WARNING: Running Qanta scripts will create EC2 instances which you will be billed for

Qanta scripts by default use Spot Instances to get machines at the lowest price at the expense that they may be terminated at any time if demand increases. We find in practice that using the region us-west-2 makes such terminations rare. Qanta primarily uses r3.8xlarge machines which have 32 CPU cores, 244GB of RAM, and 640GB of SSD storage, but other EC2 Instance Types are available.

Install and Configure Local Software

To execute the AWS scripts you will need to follow these steps:

  1. Install Packer Binaries
  2. Install Terraform 0.7.x
  3. Python 3.5+: If you don't have a preferred distribution, Anaconda Python is a good choice
  4. Install the AWS command line tools via pip3 install awscli. Run pip3 install pyhcl
  5. Run aws configure to setup your AWS credentials, set default region to us-west-2
  6. Create an EC2 key pair
  7. Set the environment variable TF_VAR_key_pair to the key pair name from the prior step
  8. Set the environment variables TF_VAR_access_key and TF_VAR_secret_key to match your AWS credentials.

What do the Packer/Terraform scripts install and configure?

This section is purely informative, you can skip to Run AWS Scripts

Installed Software
  • Python 3.6
  • Apache Spark 2.2.0
  • Vowpal Wabbit 8.1.1
  • CUDA and Nvidia drivers if using a GPU instance
  • lz4
  • All python packages in packer/requirements.txt
AWS Configuration
  • Creates and configures an AWS virtual private cloud, internet gateway, route table, subnet on us-west-1b, and security groups that optimize between security and convenience
  • Security Groups: SSH access is enabled to the master, all other master node ports are closed to the internet, all other instances can communicate with each other but are not reachable by the internet.
  • Spot instance requests for requested number of workers and a master node

Configuration

  • Warning: AWS keys are printed during terraform apply
  • Configure the 2 SSD drives attached to r3.8xlarge instances for use
  • Clone the Pinafore/qb to /ssd-c/qanta/qb and set it as the quiz bowl root
  • Download bootstrap AWS files to get the system running faster

Run AWS/Terraform/Packer Scripts

The AWS scripts are split between Packer and Terraform. Packer should be run from packer/ and Terraform from the root directory. Running Packer is optional because we publish public AMIs which Terraform uses by default. If you are developing new pieces of qanta that require new software it might be helpful to build your own AMIs

  1. (Optional) Packer: packer build packer.json
  2. Terraform: terraform apply and note the master_ip output
  3. SSH into the master_ip with ssh -i mykey.pem ubuntu@ipaddr

Additionally, the output from terraform apply is documented below and can be shown again with terraform show

  • master_public_dns and master_public_ip: Use for access from open web (eg ssh)
  • vpc_id: Useful when adding custom security group
Terraform Environment Variables

Below is a list of variables that can change the behavior of Terraform. These can also be passed into the CLI via -var name=value and dropping the TF_VAR portion.

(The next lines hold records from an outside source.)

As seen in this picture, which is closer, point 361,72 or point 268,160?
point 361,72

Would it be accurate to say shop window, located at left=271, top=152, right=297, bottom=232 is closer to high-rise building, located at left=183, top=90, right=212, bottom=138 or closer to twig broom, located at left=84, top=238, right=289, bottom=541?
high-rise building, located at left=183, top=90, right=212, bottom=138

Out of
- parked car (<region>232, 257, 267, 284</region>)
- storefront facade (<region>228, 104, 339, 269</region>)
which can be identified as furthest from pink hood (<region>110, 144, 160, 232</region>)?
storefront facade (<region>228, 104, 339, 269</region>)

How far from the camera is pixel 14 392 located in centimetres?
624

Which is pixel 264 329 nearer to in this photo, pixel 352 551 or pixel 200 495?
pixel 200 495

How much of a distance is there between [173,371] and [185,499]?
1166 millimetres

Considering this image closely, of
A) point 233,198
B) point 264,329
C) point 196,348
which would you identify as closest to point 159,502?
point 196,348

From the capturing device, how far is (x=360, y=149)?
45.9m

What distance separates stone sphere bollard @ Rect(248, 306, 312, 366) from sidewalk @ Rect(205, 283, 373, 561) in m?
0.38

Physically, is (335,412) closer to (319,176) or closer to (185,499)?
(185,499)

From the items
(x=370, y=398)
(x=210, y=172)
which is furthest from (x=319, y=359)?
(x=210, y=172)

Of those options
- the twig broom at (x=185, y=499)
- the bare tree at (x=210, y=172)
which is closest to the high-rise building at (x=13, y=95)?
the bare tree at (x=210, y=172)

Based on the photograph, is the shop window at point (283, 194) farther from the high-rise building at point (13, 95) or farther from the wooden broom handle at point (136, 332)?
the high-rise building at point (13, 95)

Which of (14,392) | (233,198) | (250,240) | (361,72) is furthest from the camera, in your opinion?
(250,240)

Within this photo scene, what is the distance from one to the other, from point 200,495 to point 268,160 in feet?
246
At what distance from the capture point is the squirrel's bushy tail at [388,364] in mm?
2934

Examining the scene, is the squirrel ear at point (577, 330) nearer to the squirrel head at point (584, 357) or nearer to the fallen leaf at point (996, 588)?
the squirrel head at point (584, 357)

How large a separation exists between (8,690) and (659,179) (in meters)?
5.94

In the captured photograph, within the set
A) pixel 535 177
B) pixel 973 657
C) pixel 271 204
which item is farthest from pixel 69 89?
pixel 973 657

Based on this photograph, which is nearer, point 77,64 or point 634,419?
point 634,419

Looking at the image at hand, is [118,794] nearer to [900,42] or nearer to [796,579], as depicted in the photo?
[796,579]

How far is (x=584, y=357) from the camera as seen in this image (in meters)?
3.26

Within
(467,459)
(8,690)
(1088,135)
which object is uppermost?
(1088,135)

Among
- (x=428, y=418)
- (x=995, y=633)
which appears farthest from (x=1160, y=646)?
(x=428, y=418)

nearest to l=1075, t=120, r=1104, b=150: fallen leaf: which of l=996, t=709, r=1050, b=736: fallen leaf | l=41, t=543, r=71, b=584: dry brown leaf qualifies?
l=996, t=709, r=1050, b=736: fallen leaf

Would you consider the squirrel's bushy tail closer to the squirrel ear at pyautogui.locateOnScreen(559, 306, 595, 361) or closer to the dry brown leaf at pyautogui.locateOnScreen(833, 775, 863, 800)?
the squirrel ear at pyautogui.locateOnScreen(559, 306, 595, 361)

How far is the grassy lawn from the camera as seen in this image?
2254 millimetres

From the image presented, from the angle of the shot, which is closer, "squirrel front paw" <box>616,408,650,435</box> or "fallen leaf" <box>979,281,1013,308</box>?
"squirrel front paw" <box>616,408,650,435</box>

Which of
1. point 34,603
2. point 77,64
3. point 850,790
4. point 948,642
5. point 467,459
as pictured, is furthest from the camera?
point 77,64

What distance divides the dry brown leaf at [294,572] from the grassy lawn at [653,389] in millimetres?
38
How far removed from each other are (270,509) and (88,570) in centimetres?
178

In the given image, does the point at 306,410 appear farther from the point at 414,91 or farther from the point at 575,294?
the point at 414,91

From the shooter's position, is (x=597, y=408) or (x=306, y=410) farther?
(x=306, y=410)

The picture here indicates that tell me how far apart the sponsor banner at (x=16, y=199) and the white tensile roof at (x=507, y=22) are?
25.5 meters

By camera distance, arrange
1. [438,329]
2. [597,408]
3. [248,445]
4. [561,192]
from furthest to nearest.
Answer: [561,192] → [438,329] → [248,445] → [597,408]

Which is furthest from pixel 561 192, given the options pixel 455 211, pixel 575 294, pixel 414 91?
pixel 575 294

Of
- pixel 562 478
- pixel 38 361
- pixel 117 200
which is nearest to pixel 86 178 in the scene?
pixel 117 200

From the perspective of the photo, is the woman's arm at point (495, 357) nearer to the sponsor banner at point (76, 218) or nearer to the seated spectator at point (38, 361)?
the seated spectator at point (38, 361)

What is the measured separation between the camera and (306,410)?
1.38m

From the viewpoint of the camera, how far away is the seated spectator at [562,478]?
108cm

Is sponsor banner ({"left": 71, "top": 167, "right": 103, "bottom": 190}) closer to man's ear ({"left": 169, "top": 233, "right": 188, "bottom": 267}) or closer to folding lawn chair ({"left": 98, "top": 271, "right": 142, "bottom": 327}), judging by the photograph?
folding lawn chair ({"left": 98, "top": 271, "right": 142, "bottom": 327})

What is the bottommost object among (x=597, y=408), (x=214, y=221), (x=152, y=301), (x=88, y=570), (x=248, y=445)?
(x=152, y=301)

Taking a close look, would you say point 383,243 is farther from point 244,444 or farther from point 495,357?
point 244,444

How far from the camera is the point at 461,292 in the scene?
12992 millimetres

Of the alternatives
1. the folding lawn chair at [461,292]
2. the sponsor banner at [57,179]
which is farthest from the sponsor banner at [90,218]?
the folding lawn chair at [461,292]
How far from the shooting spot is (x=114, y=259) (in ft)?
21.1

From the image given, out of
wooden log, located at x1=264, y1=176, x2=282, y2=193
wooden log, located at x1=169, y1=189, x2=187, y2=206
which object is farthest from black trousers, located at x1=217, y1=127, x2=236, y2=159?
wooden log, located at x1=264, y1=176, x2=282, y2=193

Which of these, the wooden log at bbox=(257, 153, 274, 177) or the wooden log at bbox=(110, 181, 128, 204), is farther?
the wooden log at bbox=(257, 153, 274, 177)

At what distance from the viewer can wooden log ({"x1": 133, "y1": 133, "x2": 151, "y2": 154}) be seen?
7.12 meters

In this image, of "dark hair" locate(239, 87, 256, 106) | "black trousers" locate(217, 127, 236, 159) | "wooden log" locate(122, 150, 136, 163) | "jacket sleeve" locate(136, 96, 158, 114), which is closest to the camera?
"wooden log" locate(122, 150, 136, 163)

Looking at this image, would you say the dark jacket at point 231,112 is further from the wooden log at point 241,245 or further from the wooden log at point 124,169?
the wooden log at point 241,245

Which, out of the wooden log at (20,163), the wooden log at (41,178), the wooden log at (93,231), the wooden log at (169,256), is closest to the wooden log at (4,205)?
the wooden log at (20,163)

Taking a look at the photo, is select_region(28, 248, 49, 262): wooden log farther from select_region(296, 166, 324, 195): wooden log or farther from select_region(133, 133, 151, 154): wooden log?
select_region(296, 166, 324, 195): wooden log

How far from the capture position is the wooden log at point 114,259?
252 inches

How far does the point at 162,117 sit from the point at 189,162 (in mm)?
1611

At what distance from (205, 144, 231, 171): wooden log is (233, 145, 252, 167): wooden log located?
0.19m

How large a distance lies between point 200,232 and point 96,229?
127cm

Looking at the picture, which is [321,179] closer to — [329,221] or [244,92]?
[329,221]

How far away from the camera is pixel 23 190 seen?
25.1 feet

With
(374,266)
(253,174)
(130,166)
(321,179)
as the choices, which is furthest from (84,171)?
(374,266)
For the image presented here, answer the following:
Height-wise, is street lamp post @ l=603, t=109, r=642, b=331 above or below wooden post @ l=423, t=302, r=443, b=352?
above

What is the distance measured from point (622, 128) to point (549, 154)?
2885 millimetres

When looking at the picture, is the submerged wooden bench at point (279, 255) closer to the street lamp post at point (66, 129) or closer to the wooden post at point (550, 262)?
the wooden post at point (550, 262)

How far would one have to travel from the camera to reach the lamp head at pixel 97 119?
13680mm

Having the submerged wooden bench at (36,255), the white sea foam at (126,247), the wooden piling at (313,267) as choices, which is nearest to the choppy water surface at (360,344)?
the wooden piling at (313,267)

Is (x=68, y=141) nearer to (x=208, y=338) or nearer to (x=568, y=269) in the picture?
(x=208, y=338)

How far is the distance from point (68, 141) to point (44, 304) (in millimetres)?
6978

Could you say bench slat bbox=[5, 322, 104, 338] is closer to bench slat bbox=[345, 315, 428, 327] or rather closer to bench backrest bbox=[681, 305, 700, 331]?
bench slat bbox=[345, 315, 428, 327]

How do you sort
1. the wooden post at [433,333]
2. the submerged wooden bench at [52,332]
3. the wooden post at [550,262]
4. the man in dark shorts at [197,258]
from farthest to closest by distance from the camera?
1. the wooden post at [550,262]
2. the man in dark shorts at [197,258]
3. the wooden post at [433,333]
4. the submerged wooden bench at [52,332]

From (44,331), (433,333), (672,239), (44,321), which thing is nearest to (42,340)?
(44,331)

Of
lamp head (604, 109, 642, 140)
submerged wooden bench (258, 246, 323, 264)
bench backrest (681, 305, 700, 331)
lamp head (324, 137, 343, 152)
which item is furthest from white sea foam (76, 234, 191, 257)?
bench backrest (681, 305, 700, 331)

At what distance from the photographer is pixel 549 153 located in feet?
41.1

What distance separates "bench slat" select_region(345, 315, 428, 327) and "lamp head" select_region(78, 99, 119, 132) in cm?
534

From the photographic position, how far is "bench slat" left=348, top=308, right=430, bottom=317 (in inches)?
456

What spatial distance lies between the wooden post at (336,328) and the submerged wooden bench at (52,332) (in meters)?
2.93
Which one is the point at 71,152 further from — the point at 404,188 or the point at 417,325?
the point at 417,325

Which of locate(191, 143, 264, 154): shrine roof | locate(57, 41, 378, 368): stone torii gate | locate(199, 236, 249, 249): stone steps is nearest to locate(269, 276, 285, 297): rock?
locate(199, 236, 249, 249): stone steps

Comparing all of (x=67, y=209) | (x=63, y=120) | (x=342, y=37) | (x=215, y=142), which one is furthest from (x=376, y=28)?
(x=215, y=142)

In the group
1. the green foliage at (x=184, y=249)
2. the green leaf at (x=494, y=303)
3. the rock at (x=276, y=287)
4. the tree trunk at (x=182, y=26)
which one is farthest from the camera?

  • TF_VAR_key_pair: Which EC2 key pair to use
  • TF_VAR_access_key: AWS access key
  • TF_VAR_secret_key: AWS Secret key
  • TF_VAR_spot_price: Max EC2 spot price
  • TF_VAR_master_instance_type: Which EC2 instance type to use
  • TF_VAR_instance_count: How many instances to start
  • TF_VAR_cluster_id: On multi-user accounts allows separate users to run simultaneous machines
  • TF_VAR_qb_aws_s3_bucket: Used to set QB_AWS_S3_BUCKET for checkpoint script
  • TF_VAR_qb_aws_s3_namespace: Used to set QB_AWS_S3_NAMESPACE for checkpoint script

Shutting Down EC2 Instances

To teardown the cluster, you have two options.

  1. terraform destroy will destroy all infrastructure created including the VPC/subnets/etc. If you want to completely reset the AWS infrastructure this does the job
  2. terraform destroy -target=aws_spot_instance_request.master will only destroy the EC2 instance. This is the only part of the insfrastructure aside from S3 that AWS charges you for.

Accessing Resources on EC2

For security reasons, the AWS machines qanta creates are only accessible to the internet via SSH to the master node. To gain access to the various web UIs (Spark, Luigi, Tensorboard) and other services running on the cluster there are two options:

  • Create an SSH tunnel to forward specific ports on the master to localhost
  • In the EC2 Console create a security group which whitelists your IP address and add it to the instance
SSH Tunnel

The following SSH command will forward all the important UIs running on the master node to localhost:

ssh -L 8080:localhost:8080 -L 4040:localhost:4040 -L 8082:localhost:8082 -L 6006:localhost:6006 ubuntu@instance-ip

This can be made easier by adding an entry like below in ~/.ssh/config. Note that the example domain example.com is mapped to the master ip address outputed by terraform. This can be accomplished by modifying /etc/hosts or creating a new DNS entry for the domain.

Host qanta
  HostName example.com
  StrictHostKeyChecking no
  UserKnownHostsFile=/dev/null
  User ubuntu
  LocalForward 8082 127.0.0.1:8082
  LocalForward 8080 127.0.0.1:8080
  LocalForward 6006 127.0.0.1:6006

Now you can simply do ssh qanta and navigating to localhost:8082 will access the EC2 instance.

Custom Security Group
  1. Go to console.aws.amazon.com
  2. Under "Network & Security" click "Security Groups"
  3. Click "Create Security Group"
  4. Configure with a name, any relevant inbound rules (eg from a whitelist IP), and be sure to choose the VPC created by Terraform. This can be retrieved by using terraform show and using the variable output from vpc_id.
  5. Under "Instance" click "Instances"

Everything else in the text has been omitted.